Deuil après deuil, les mots ont entretenu la gravité d'une drôle de légèreté, et j'imagine les hélices aériennes qui les portent. Tout glisse et pourra glisser infiniment.
A se demander ce que c'est qu'une vie ?
Peut-être en faut-il plusieurs pour que le sens advienne et les réunisse en une seule ?
Il fait chaud. Très chaud aujourd'hui. Une lourdeur de l'air que tu creuses.
Comme un hydroglisseur sur les eaux de l'océan.
Mon amie, Isabelle B.

14 août 2009 5 14 /08 /août /2009 16:40
Un supermarché, c'est pas franchement super, non. 
Encore que... J'ai vu des beautés dans un paquet de lingettes ou de serviettes en papier. Juste ajuster son regard sur une lunette et tout est différent.
Hier, c'était du tout moche. Du tout vilain. Tout sentait la laideur du monde. Tout. TOUT.
Un homme en chemise ceintrée, la soixantaine, bien dans ses sandalettes défendait sa place à la caisse. Y tenait mordicus à sa place, son caddie plein à vomir ! Personne allait lui voler, non mais ! se battrait pour ça s'il le fallait, dénoncerait celui qu'il soupçonnait déjà de ruse, le collabo ! Tiens, le vieil arabe, là, par exemple avec ses deux baguettes de pain, songeait sûrement à lui prendre, sa place. Mais allait pas se laisser faire et refaire, pas si bête l'animal ! 
Le vieil homme, le visage bas, me faisait des sourires dans la file.
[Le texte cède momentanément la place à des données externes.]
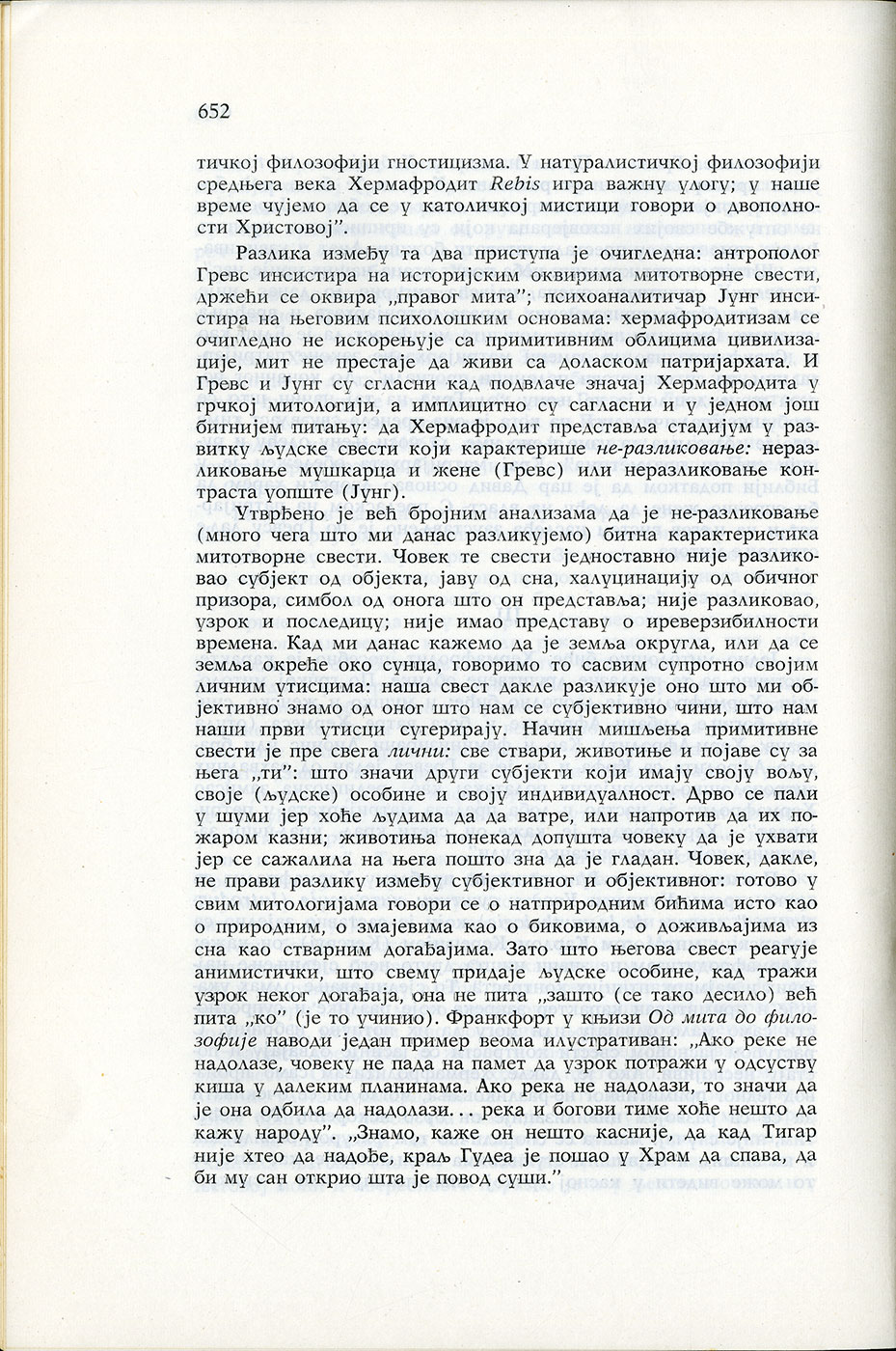 652

тичкој филозофији гностицизма. У натуралистичкој филозофији средњега века Хермафродит Rebis игра важну улогу; у наше време чујемо да се у католичкој мистици говори о двополности Христовој".

Разлика између та два приступа је очигледна: антрополог Гревс инсистира на историјским оквирима митотворне свести, држећи се оквира „правог мита"; психоаналитичар Јунг инсистира на његовим психолошким основама: хермафродитизам се очигледно не искорењује са примитивним облицима цивилизације, мит не престаје да живи са доласком патријархата. И Гревс и Јунг су сгласни кад подвлаче значај Хермафродита у грчкој митологији, а имплицитно су сагласни и у једном још битнијем питању: да Хермафродит представља стадијум у развитку људске свести који карактерише не-разликовање: неразликовање мушкарца и жене (Гревс) или неразликовање контраста уопште (Јунг).

Утврђено је већ бројним анализама да је не-разликовање (много чега што ми данас разликујемо) битна карактеристика митотворне свести. Човек те свести једноставно није разликовао субјект од објекта, јаву од сна, халуцинацију од обичног призора, симбол од онога што он представља; није разликовао, узрок и последицу; није имао представу о иреверзибилности времена. Кад ми данас кажемо да је земља округла, или да се земља окреће око сунца, говоримо то сасвим супротно својим личним утисцима: наша свест дакле разликује оно што ми објективно знамо од оног што нам се субјективно чини, што нам наши први утисци сугерирају. Начин мишљења примитивне свести је пре свега лични: све ствари, животиње и појаве су за њега „ти": што значи други субјекти који имају своју вољу, своје (људске) особине и своју индивидуалност. Дрво се пали у шуми јер хоће људима да да ватре, или напротив да их пожаром казни; животиња понекад допушта човеку да је ухвати јер се сажалила на њега пошто зна да је гладан. Човек, дакле, не прави разлику између субјективног и објективног: готово у свим митологијама говори се о натприродним бићима исто као о природним, о змајевима као о биковима, о доживљајима из сна као стварним догађајима. Зато што његова свест реагује анимистички, што свему придаје људске особине, кад тражи узрок неког догађаја, она не пита „зашто (се тако десило) већ пита „ко" (је то учинио). Франкфорт у књизи Од мита до филозофије наводи један пример веома илустративан: „Ако реке не надолазе, човеку не пада на памет да узрок потражи у одсуству киша у далеким планинама. Ако река не надолази, то значи да је она одбила да надолази... река и богови тиме хоће нешто да кажу народу". „Знамо, каже он нешто касније, да кад Тигар није хтео да надође, краљ Гудеа је пошао у Храм да спава, да би му сан открио шта је повод суши."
Je lui souriais aussi moi, histoire de se raconter l'attente, la touffeur de cette fin de journée pas top, la lourdeur d'un lieu sans poésie à s'inventer pour soi tout seul, vous voyez.
L'autre en chemise ceintrée, la soixante ajoutée d'une vingtaine de minutes, toujours plus à l'aise dans ses sandalettes à la noix, trouvait des façons de se regaillardir. Remontait les épaules et se haussait du col. Jetait de vilaines oeillades à l'arabe, et le tenait dans ses mirettes, se ferait pas avoir au cas où. Au cas où... Le voilà qui se met à vociférer
"Tu veux faire quoi, toi ? Hein ? Tu veux me passer devant, toi, hein ?"

Allez savoir, je ne sais pas tenir ma langue ! J'ai bredouillé que le tutoiement était insupportable, que ...  
Le vieil homme semblait ne rien comprendre à ce qu'il entendait. M'a regardé et m'a souri encore. Comprenait pas la langue. Moi non plus je ne la saisis pas tant j'ai honte parfois d'être dans la foule humaine.